Ser usuario de drogas es estar fuera de la sociedad. O, peor aún, es estar contra la sociedad. Es representar un peligro potencial, una fuente de temor y riesgo para los demás que debe ser acotada, controlada, encerrada, vigilada, readaptada si es posible. Si se es usuario de drogas, el ordenamiento jurídico actual, el régimen de la aún vigente ley 23.737, ofrece dos caminos con destinos apenas divergentes y que tienen las restricciones a la libertad como elemento común: se es delincuente o se es enfermo.

Pero ya iniciado un proceso judicial, ya puesta a funcionar la maquinaria jurídica y represiva, la diferencia entre ser declarado enfermo o delincuente no es menor.
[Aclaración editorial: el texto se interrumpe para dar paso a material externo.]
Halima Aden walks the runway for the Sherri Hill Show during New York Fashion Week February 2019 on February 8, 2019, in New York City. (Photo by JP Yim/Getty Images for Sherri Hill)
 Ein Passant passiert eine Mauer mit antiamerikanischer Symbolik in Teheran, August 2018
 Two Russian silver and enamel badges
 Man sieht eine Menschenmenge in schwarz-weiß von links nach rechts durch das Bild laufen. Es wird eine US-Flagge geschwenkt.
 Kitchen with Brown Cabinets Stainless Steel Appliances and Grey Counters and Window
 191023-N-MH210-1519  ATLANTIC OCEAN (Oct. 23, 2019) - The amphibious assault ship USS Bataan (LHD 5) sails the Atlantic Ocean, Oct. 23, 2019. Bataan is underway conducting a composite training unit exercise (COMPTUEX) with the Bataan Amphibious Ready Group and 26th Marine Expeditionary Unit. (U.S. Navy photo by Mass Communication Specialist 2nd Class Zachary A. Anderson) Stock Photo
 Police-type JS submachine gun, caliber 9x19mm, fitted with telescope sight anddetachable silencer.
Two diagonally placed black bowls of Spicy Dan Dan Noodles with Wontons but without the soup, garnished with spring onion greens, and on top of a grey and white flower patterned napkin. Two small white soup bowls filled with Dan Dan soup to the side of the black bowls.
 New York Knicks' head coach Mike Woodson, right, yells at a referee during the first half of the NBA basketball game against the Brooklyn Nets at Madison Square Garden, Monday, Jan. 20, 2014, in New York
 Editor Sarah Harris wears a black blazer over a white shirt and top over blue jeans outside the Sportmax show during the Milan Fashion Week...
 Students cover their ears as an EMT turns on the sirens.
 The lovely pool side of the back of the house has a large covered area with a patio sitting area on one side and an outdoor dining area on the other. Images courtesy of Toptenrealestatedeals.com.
No es igual un tratamiento de “rehabilitación para adictos” que los métodos de los agentes penitenciarios de cualquier cárcel del país.

Y entonces el problema es que la Ley de Drogas, aplicada durante las últimas dos décadas, no establece siquiera criterios claros para determinar de qué lado se está de la fina línea que separa las figuras de la tenencia simple y la tenencia para consumo. Así, a la ominosa legislación se le suma la arbitrariedad de los jueces que deben decidir sobre qué tipo de inadaptado es el acusado.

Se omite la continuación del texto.